Mrs. Eddy sagt uns auf Seite 421 ihres Buches „Wissenschaft und Gesundheit“: „Krankheit sehen ist ebensowenig christlich-wissenschaftlich, wie sie durchmachen. Wenn du den Krankheitsbegriff zerstören willst, solltest du die Krankheit nicht dadurch aufbauen, daß du die Formen sehen möchtest, die sie annimmt, oder dadurch, daß du auch nur ein einziges materielles Linderungsmittel anwendest.“
Die Ausübung der Christlichen Wissenschaft unterscheidet sich von der Psychiatrie oder der psychosomatischen Medizin insofern, als sie nicht die einem Krankheitsfall zugrunde liegende Geschichte ausgräbt, um dann über die Art der Behandlung zu entscheiden. Das bedeutet nicht, daß der Ausüber nicht an der Mentalität des Patienten interessiert ist. Mrs. Eddy sagt (ebd., S. 462): „Geistig aufgefaßt ist Anatomie mentale Selbsterkenntnis und besteht in der Zergliederung der Gedanken, um deren Qualität, Quantität und Ursprung zu entdecken. Sind die Gedanken göttlich oder menschlich? Das ist die wichtige Frage. Dieser Zweig des Studiums ist für die Ausrottung des Irrtums unerläßlich.“
Obwohl es notwendig erscheinen mag, mit dem Patienten über das zu sprechen, was in seinem Denken vor sich geht, wird sich doch der Ausüber mit dem Fortschritt in der Heilarbeit immer weniger auf menschliche Informationen und immer mehr auf das göttliche Gemüt verlassen, wenn er sich mit dem Fall beschäftigt.

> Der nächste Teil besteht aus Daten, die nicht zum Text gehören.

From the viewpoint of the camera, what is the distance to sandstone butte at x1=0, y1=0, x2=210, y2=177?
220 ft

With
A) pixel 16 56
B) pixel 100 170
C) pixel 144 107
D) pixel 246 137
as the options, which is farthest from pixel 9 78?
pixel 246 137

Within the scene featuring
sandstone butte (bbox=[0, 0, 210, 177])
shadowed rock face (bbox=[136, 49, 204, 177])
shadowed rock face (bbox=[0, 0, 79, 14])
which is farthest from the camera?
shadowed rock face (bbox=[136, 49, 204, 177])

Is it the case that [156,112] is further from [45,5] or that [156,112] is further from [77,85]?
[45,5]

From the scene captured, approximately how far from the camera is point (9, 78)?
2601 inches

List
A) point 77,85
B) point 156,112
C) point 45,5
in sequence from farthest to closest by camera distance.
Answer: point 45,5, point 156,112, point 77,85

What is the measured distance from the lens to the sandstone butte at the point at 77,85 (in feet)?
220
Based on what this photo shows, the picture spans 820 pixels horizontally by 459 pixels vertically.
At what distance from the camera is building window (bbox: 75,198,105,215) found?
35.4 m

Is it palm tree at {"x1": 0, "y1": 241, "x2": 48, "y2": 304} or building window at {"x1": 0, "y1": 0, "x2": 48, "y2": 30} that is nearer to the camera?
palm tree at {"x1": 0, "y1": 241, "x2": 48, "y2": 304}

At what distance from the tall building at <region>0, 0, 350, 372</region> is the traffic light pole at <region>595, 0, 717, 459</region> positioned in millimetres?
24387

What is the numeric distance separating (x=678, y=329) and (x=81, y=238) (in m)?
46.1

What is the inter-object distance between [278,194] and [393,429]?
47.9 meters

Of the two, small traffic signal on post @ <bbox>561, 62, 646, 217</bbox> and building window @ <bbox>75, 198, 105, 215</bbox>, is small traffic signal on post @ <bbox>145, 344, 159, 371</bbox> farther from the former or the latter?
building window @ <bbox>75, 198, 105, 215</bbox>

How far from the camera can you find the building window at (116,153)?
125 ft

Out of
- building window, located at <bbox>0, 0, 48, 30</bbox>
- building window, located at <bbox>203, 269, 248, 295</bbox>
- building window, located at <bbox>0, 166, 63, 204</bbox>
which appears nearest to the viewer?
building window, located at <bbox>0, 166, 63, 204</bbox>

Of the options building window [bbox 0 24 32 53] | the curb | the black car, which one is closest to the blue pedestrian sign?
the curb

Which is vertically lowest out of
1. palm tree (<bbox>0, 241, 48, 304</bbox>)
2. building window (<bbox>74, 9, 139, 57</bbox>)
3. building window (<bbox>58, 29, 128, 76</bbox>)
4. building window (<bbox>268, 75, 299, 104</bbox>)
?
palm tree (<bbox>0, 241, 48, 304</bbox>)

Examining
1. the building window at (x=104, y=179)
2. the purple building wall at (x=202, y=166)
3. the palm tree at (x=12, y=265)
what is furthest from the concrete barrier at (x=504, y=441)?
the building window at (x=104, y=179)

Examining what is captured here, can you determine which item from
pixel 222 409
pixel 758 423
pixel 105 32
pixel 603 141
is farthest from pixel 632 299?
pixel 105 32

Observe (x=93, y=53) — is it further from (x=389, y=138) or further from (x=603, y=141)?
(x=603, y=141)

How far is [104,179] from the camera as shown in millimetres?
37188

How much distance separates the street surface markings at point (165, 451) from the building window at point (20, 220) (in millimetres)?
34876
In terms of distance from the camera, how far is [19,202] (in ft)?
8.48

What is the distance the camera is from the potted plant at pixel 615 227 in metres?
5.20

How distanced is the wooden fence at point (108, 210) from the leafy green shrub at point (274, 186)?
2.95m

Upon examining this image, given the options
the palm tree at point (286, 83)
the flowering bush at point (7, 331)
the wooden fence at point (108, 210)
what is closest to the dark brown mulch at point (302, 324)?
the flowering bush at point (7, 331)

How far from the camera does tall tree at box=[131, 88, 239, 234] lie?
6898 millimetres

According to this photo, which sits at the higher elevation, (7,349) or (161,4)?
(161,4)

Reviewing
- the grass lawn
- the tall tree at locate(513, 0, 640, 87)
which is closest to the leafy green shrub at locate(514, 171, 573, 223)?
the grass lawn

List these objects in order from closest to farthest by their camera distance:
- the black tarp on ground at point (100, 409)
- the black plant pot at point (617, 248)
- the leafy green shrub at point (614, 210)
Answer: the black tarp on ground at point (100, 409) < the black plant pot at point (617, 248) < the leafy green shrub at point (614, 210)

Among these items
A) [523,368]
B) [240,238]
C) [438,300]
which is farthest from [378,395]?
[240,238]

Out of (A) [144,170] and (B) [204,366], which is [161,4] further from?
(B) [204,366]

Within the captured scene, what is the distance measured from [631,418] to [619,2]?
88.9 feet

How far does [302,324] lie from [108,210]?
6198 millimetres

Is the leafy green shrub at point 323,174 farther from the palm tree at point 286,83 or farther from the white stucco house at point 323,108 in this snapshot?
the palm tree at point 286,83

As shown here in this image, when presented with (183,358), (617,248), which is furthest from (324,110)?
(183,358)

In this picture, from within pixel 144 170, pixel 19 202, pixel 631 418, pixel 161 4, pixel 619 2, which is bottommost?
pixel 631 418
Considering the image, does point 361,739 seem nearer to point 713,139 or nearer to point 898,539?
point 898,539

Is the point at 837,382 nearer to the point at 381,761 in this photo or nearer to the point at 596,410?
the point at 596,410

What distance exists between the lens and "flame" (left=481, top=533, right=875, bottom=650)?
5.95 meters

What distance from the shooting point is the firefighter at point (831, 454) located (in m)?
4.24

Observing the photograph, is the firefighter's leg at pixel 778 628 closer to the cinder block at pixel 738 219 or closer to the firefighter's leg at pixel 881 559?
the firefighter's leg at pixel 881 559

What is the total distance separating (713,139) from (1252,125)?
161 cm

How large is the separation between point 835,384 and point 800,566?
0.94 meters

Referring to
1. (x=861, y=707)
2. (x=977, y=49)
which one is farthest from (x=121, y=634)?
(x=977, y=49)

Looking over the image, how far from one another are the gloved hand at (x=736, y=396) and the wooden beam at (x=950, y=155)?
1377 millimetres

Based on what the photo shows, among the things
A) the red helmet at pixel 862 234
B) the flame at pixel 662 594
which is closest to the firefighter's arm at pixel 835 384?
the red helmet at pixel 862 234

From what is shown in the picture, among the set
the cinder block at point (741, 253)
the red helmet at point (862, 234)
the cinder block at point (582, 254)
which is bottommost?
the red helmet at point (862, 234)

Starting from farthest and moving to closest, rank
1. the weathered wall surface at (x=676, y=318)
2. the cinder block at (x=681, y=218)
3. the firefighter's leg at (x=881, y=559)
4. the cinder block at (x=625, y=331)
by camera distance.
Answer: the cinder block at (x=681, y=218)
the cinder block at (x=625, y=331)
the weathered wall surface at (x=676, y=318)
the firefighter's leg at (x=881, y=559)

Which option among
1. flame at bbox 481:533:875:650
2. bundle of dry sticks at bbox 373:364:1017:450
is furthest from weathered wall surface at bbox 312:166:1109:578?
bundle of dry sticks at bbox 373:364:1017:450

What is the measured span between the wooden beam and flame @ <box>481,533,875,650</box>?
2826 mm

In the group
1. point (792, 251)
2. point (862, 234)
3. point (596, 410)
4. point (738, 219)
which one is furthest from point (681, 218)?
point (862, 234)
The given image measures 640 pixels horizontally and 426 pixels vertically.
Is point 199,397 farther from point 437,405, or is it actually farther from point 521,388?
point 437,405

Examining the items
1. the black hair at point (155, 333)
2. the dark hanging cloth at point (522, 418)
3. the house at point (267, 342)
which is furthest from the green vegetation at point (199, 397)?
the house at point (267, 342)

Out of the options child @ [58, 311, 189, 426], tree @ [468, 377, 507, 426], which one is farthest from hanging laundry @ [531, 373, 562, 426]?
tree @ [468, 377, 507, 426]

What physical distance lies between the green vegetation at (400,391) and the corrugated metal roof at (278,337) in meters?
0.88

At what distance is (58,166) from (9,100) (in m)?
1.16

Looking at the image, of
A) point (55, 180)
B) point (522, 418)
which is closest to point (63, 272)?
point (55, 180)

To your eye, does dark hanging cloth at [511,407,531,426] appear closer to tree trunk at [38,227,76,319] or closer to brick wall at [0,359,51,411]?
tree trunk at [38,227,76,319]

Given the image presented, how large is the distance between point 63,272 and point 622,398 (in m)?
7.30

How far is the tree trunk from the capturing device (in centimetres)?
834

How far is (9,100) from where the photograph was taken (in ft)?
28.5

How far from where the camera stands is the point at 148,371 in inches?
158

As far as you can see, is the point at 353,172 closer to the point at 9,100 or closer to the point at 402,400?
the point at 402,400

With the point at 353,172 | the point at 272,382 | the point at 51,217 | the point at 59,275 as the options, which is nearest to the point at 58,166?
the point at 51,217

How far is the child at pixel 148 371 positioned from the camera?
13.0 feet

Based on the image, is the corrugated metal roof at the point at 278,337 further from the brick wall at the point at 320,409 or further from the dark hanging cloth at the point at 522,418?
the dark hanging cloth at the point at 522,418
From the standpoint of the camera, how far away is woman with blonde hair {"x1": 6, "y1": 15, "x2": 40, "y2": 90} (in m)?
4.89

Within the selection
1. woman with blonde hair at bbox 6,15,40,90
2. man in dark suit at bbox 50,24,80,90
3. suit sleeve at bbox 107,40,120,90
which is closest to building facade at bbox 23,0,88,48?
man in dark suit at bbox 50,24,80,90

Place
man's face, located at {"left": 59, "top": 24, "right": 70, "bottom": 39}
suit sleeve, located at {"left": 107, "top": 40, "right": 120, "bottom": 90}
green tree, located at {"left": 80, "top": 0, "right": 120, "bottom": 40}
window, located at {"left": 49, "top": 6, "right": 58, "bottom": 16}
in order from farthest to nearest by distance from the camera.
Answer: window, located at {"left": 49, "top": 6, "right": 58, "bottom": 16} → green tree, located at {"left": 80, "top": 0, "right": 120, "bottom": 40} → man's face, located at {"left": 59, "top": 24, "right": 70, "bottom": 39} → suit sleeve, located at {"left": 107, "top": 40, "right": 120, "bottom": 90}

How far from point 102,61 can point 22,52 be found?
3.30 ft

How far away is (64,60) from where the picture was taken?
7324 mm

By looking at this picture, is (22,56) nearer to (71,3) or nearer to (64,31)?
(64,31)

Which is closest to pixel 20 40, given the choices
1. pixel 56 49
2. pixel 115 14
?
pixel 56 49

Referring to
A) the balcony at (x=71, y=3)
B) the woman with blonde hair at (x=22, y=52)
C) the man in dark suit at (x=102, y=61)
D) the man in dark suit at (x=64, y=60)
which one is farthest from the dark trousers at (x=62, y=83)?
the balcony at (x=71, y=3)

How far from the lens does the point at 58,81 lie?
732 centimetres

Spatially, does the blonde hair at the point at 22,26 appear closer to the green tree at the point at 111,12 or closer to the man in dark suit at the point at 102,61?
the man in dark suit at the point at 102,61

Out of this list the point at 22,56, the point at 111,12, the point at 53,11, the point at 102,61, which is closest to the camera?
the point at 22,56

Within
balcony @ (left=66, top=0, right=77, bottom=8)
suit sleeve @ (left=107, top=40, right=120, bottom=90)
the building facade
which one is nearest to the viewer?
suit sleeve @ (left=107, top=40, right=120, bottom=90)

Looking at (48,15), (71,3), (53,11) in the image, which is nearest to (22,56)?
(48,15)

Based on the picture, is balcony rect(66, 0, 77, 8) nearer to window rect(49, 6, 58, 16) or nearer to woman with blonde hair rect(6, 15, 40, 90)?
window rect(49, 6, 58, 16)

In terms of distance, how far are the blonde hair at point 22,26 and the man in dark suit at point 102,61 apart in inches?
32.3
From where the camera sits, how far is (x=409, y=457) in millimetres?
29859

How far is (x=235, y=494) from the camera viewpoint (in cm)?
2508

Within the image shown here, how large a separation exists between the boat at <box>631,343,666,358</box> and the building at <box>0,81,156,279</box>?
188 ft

In der Zwischenzeit bestimmt das Motiv die Scheidelinie zwischen Recht und Unrecht in der Unterhaltung mit dem Patienten. Versucht der Ausüber, die falsche Mentalität zu sehen, oder versucht er, sie mit dem Licht der göttlichen Wahrheit und Liebe zu entfernen? Die Feststellung, daß ein Patient krank ist, weil er seinen Nächsten haßt, mag nur ein erster Schritt zur „Ausrottung des Irrtums“ sein. Wenn wir mit dem Verständnis von der göttlichen Liebe als dem einen Gemüt den scheinbaren Widerspruch zur Allheit der Liebe im Denken des Patienten aufdecken, so bedeutet das, die Nichtsheit des Hasses bloßzustellen und die Liebe dort aufzurichten, wo der Haß zu sein schien, geradeso wie ein Lichtstrahl die Dunkelheit nicht nur vertreibt, sondern an ihre Stelle tritt.
In der Christlichen Wissenschaft geht diese Arbeit im Bewußtsein vor sich. Die Unterhaltung mag ein Hilfsmittel sein, doch die heilende Macht ist die Gemüts-Macht, und die Wirkung wartet nicht darauf, daß der Patient sein eigenes Denken umwandelt. Die Macht des Gemüts erkennt, deckt auf, vertreibt und ersetzt. Der Ausüber fährt mit seiner Arbeit fort, bis dies erzielt worden ist. Dann ist das Denken des Patienten umgewandelt, und er ist geheilt.
Wenn wir durch hingebungsvolles Gebet, durch stille Gemeinschaft mit dem Gemüt, lernen, das Denken unmittelbarer zu erkennen, stützen wir uns weniger auf das Menschliche und mehr auf das Göttliche. Gemüt, Liebe, wird uns richtig leiten, und der Weg, den wir dabei einschlagen, wird zu einer exakteren Analyse eines jeden Falles als eines vermeintlichen Widerspruchs zur göttlichen Wahrheit führen, sowie zu einer schnelleren Heilung, indem wir den Widerspruch zurückweisen und die Wahrheit hinsichtlich des betreffenden Falles aufrichten.